# Exercise requirements
Repeat the data in full and exactly. Leave the pictures out.

# Given material
————

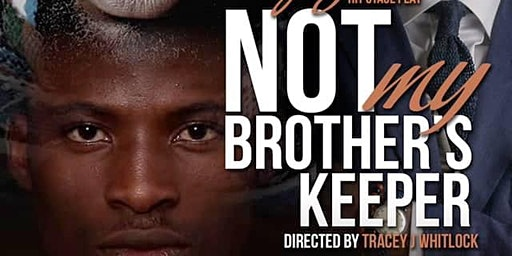 Stage Play NOT My Brother's Keeper-Leesburg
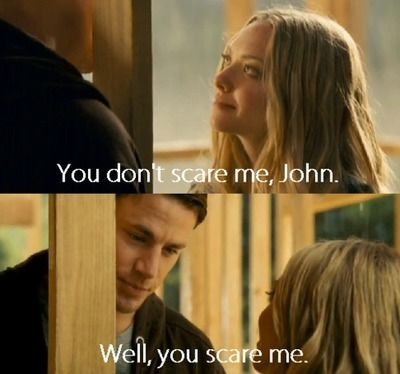 Dear John! I discovered Channing Tatum after watching this movie & my addiction of him began!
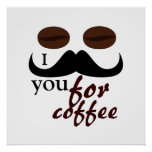 Cool I moustache you for coffee Poster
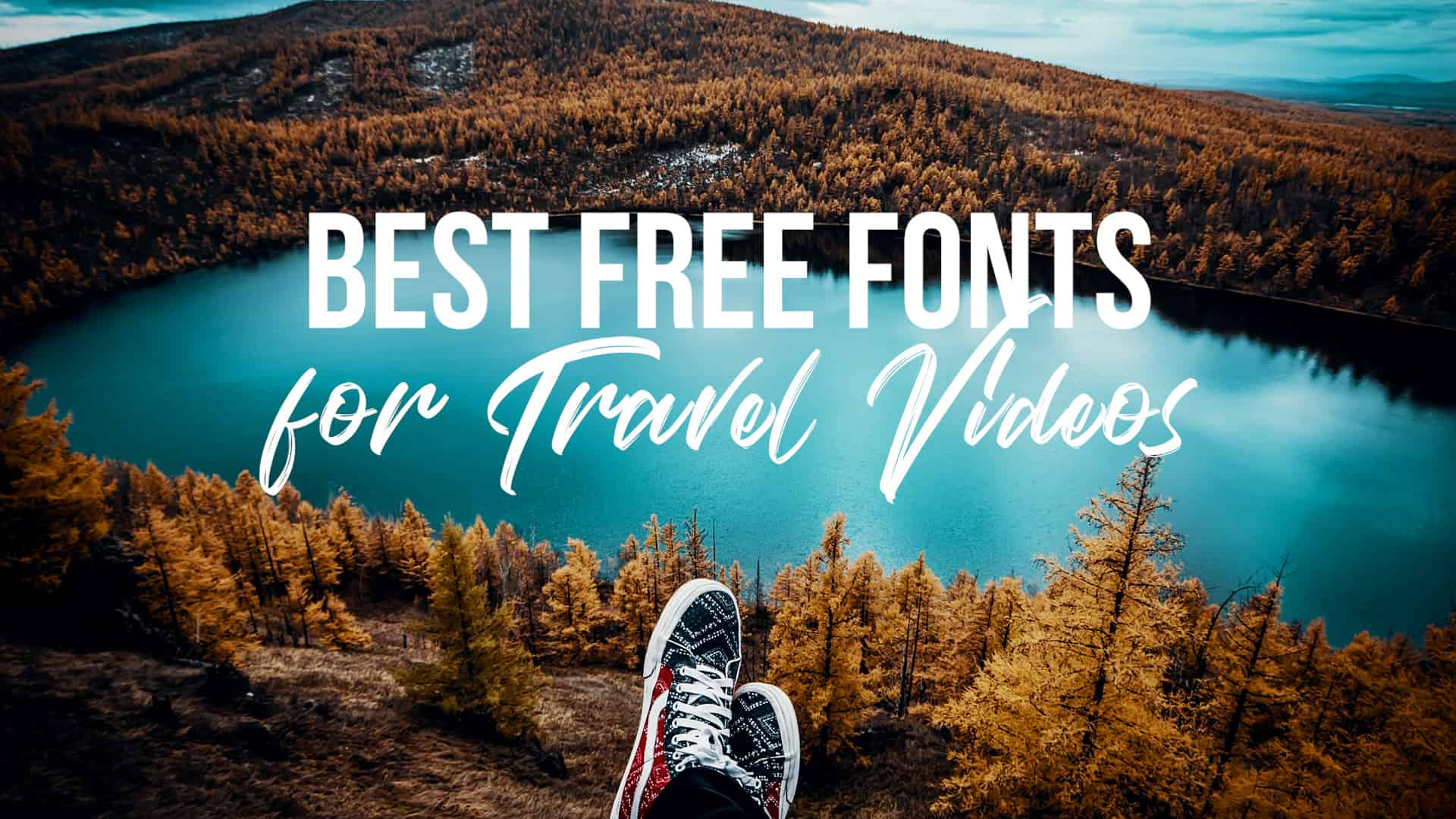 Best Fonts for Travel Videos 2018 - Free Download!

————

# Written response
 Stage Play NOT My Brother's Keeper-Leesburg
 Dear John! I discovered Channing Tatum after watching this movie & my addiction of him began!
 Cool I moustache you for coffee Poster
 Best Fonts for Travel Videos 2018 - Free Download!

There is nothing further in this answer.